E-cigarette : un marché en expansion

En France, c’est avec l’interdiction de fumer dans les lieux publics, en 2008, que l’e-cigarette a vu le jour et pris son essor. Mais le phénomène est mondial depuis 5 ans environ, notamment avec les campagnes de santé publique de lutte contre le tabagisme aux Etats-Unis ou au Canada.

Le « vapotage » connaît une croissance exponentielle. Que ce soit le nombre d’adeptes, celui des boutiques ayant pignon sur rue ou sur la toile, celui des modèles de cigarettes électroniques, des différents arômes de e-liquide et même celui des marques et fabricants, les chiffres grimpent et les graphiques issus des études statistiques le montrent clairement.

L’e-cigarette est aujourd’hui un best-seller qui se place dans le top 10 des meilleures ventes mondiales. On estime qu’une boutique spécialisée d’e-cigarette s’ouvre chaque jour dans chaque grande ville européenne et c’est sans comptabiliser le nombre de sites internet qui vendent ce type de produit.

Selon l’Euro Baromètre  et l’Office Français de Prévention du Tabagisme (OFT), qui ont mené des études pour le ministère de la santé, on comptait 500 000 utilisateurs de cigarettes électroniques, en France, en 2012. En 2013 le chiffre avait atteint le million d’utilisateurs et en 2014 un million et demi, soit un marché d’environ cent millions d’euros. Une croissance qui durera encore environ 10 ans, d’après ces organismes. Il faut souligner que dans le même temps les ventes de cigarettes classiques et de tabac à rouler ont baissé de 8 à 9 % en volume.
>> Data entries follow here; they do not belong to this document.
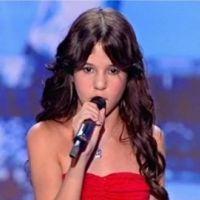 Incroyable talent 2011 : Marina, gagnante déjà contestée sur Twitter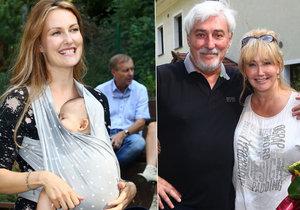 Zuzana Rosáková přišla na tátovu oslavu narozenin se synem v šátku.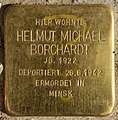 Stolperstein Pallasstr 12 (Schön) Helmut Michael Borchardt.jpg
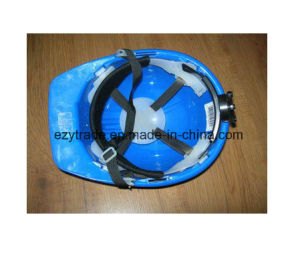 Ce En397 HDPE Industrial Safety Helmet pictures & photos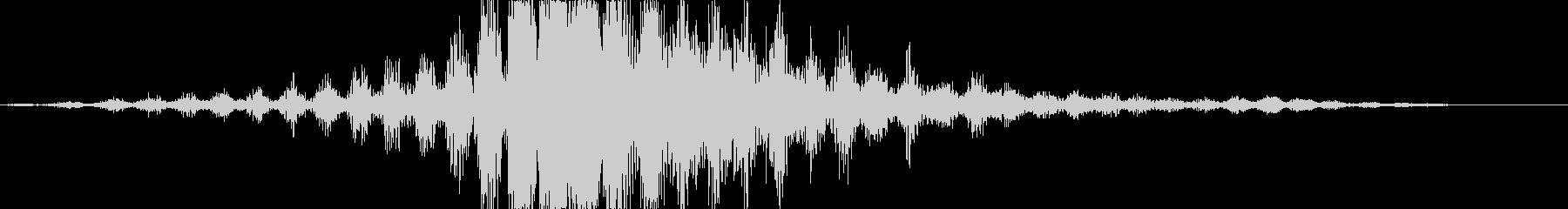 CINEMATIC WHOOSH 05の未再生の波形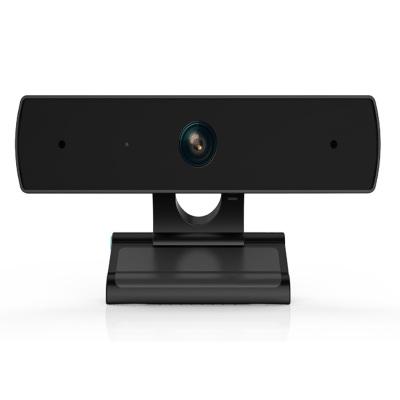奥尼(aoni) C31高清摄像头1080P带麦乐视海信创维TCL海尔智能电视频通话电视电脑通用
En Europe, 7 % de la population adulte reconnaît avoir déjà utilisé des cigarettes électroniques et la plupart de ces personnes avouent l’avoir adoptée, qu’il s’agisse d’anciens fumeurs ou pas, car en effet on « vapote » aussi par phénomène de mode notamment dans les universités (la proportion de ces deux populations -anciens fumeurs ou non- n’est pas clairement établie dans les résultats d’études publiés).


En ce qui concerne les États-Unis les chiffres indiquent que les ventes de e-cigarettes ont presque doublé chaque année entre 2008 et 2012. Par contre le développement quantitatif se fait au détriment de la qualité. En effet au fil des années les produits sont de moins en moins bonne qualité, qu’il s’agisse du système producteur de vapeur en lui-même ou des e-liquides. Les prix sont plus attractifs donc les acheteurs plus nombreux et l’engouement par l’aspect « mode » est semblable à celui constaté en Europe.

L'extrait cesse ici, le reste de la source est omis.